__RECORD EXTRACTS__:

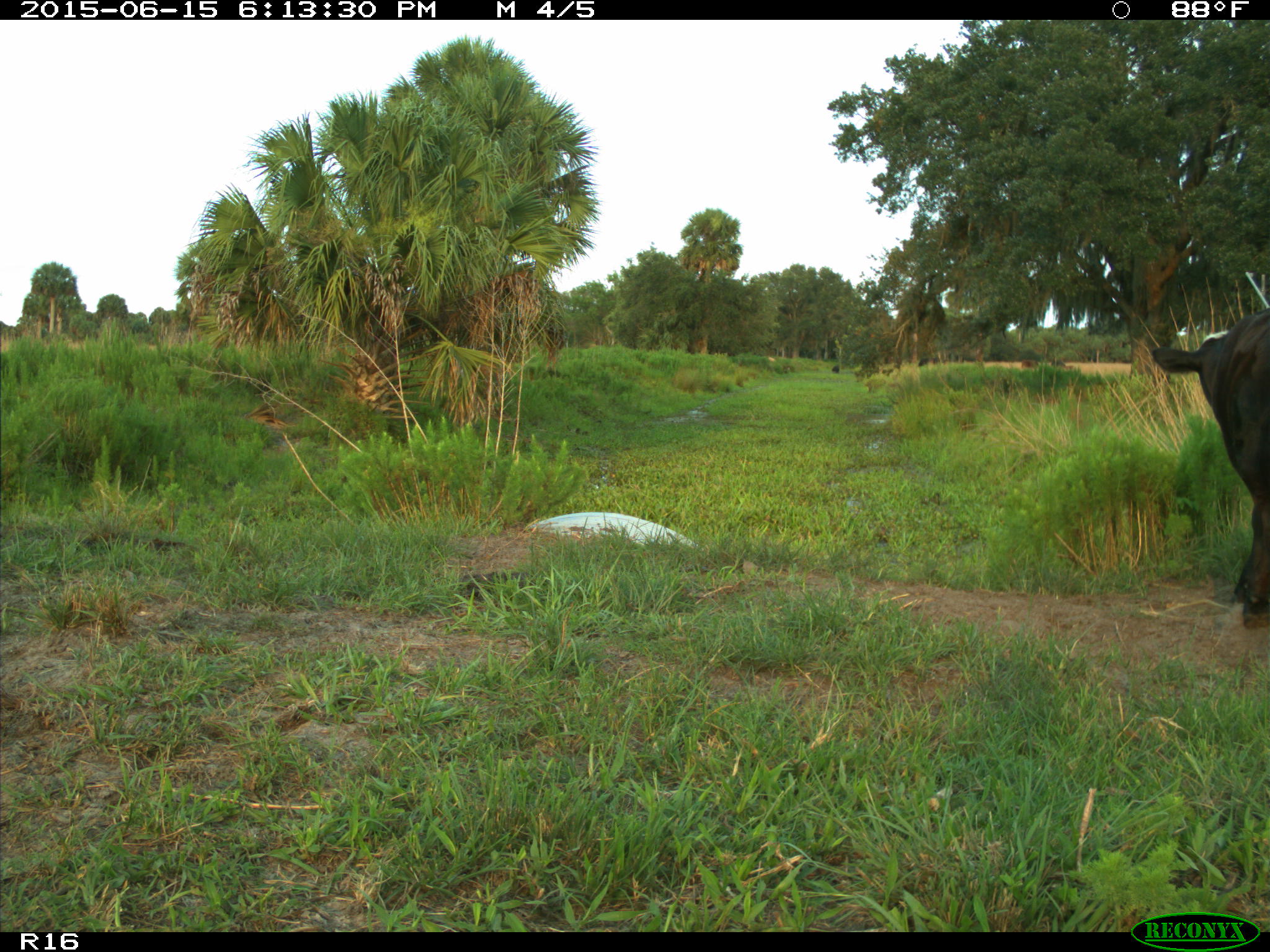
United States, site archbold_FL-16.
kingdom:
--
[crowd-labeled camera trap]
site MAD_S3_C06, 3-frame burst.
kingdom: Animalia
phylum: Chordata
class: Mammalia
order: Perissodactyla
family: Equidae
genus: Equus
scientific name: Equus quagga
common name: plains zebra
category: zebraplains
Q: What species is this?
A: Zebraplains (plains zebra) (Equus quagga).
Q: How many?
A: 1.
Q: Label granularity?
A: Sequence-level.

__ACTION ITEM__: Gather from the entries above all lines that include the string "site".

__EXERCISE OUTPUT__:
United States, site archbold_FL-16.
site MAD_S3_C06, 3-frame burst.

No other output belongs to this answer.